* **Acción requerida 1**:
Extrae tal cual el pasaje del texto sobre las nubes cósmicas que empieza en las palabras que contienen "La NASA ha publicado" y termina después de "de su horizonte.".
* **Acción requerida 2**:
Según el texto sobre las nubes cósmicas, ¿hasta qué distancia del agujero negro pueden llegar a expandirse estas nubes?
* **Acción requerida 3**:
Escribe la continuación del texto sobre las nubes cósmicas a partir de su última oración.

Al mirar a la Tierra desde la Estación Espacial Internacional, los astronautas ven nubes grandes y blancas que se extienden por todo el planeta. Pero una vez abandonas las inmediaciones de la Tierra, la palabra 'nube' ya no significa esa estructura blanca que, a simple vista, es como una esponja y produce lluvia.

La NASA ha publicado estos últimos días, la curiosa formación de nubes cerca de los agujeros negros. Unas nubes cósmicas que han sido captadas por los telescopios espaciales. Pues bien, dentro de casi todas las galaxias se encuentra un 'núcleo galáctico activo', que conocemos como agujero negro y que está absorbiendo y desgarrando la materia cerca de su horizonte.

El gas cercano se arroja hacia fuera creando una capa o 'nube' que se expande en el espacio durante miles de años. La NASA explicó, a través de una investigación llevada a cabo por los astrofísicos Randall Dannen y Daniel Proga, que esto se debe a que la radiación de energía alta de las partículas alrededor del agujero negro puede expulsar una cantidad significativa de gas y polvo en el espacio.

Al principio de estudiarlas, los científicos se pensaban que eran un flujo de gas suave y pequeño, pero lo cierto es que son grumosas y pueden ser de gran tamaño. Se pueden llegar a expandir hasta 1 parsec (3,3 años luz) desde el agujero negro.

* **Extractos de un conjunto de datos**:
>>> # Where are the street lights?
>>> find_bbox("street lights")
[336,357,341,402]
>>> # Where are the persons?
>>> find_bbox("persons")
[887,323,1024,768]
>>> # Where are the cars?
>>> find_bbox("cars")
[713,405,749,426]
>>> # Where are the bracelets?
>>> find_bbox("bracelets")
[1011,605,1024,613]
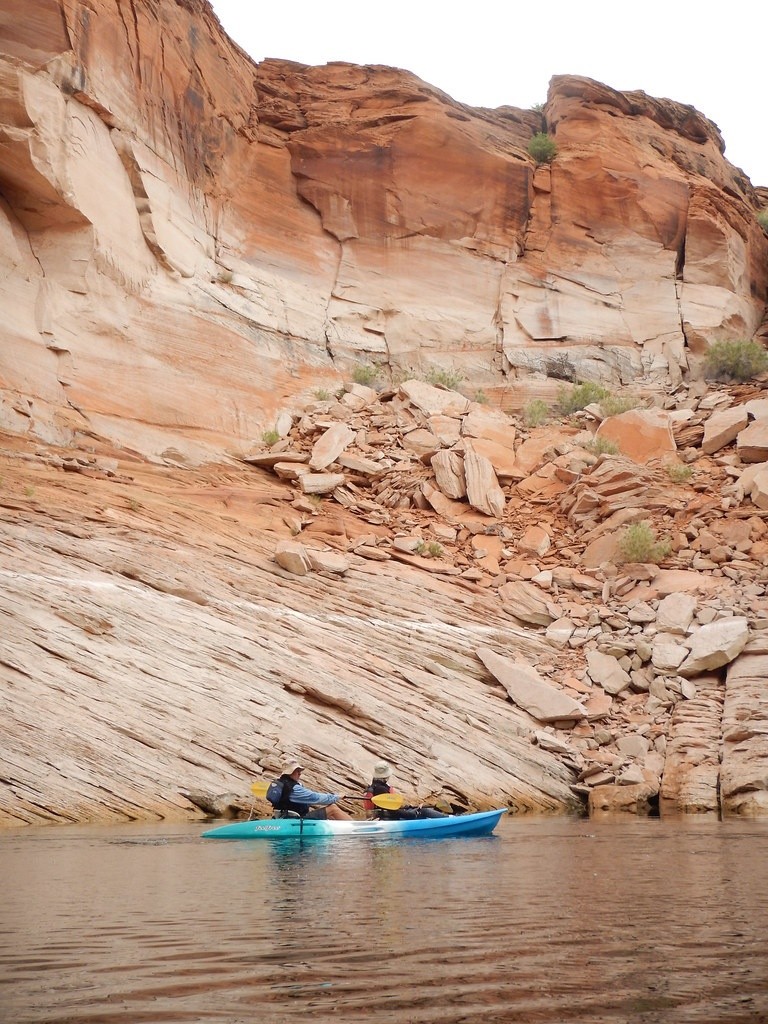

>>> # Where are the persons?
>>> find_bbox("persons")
[272,758,380,822]
[365,761,464,820]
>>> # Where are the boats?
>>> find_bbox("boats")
[200,808,508,839]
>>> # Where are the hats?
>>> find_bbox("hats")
[372,761,396,779]
[279,758,305,778]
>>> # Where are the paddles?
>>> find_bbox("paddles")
[400,799,454,813]
[250,781,404,811]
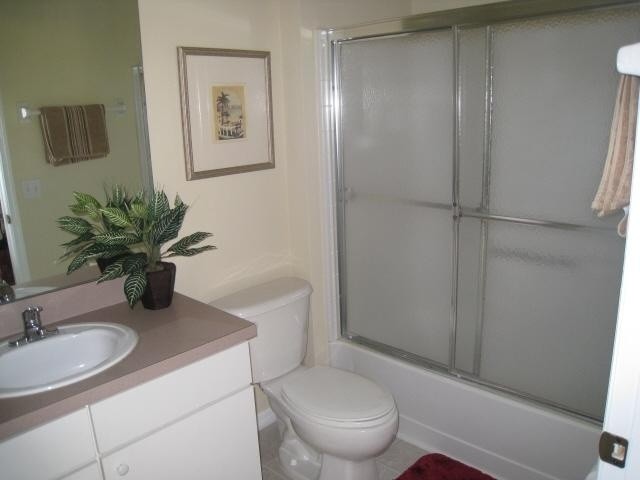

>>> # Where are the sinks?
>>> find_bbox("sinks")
[0,322,138,399]
[10,286,60,300]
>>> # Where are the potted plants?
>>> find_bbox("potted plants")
[81,189,218,310]
[50,181,152,277]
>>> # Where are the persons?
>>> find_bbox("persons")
[0,214,16,286]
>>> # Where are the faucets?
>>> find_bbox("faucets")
[0,278,15,304]
[22,306,46,340]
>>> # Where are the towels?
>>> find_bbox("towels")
[590,75,639,238]
[38,104,112,167]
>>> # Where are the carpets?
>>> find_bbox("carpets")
[394,453,498,480]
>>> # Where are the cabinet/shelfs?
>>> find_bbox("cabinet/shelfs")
[1,340,264,480]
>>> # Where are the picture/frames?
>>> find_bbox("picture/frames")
[177,45,277,182]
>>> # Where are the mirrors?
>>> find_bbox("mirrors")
[0,0,161,306]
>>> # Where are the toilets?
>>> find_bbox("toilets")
[209,276,397,479]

* **Respuesta 1**:
La NASA ha publicado estos últimos días, la curiosa formación de nubes cerca de los agujeros negros. Unas nubes cósmicas que han sido captadas por los telescopios espaciales. Pues bien, dentro de casi todas las galaxias se encuentra un 'núcleo galáctico activo', que conocemos como agujero negro y que está absorbiendo y desgarrando la materia cerca de su horizonte.

* **Respuesta 2**:
Hasta 1 parsec (3,3 años luz).

* **Respuesta 3**:
Un artículo publicado en Astrophysical Journal Letters muestra que el calor es extremadamente intenso cerca de los agujeros negros. Es por ello que el gas puede fluir rápidamente hacia afuera. De alguna manera, tiene que haber condiciones perfectas para que se puedan formar grumos, ya que si el gas se acelera demasiado, no se enfriará lo suficiente para formarlos.

La investigación sobre el misterio de la formación de 'nubes' cerca de los agujeros negros fue apoyada con una subvención por parte de la NASA. El siguiente paso para los investigadores es abordar el misterio de por qué algunas nubes se mueven extremadamente rápido, aproximadamente a 10.000 kilómetros por segundo, ¿lo llegaremos a saber?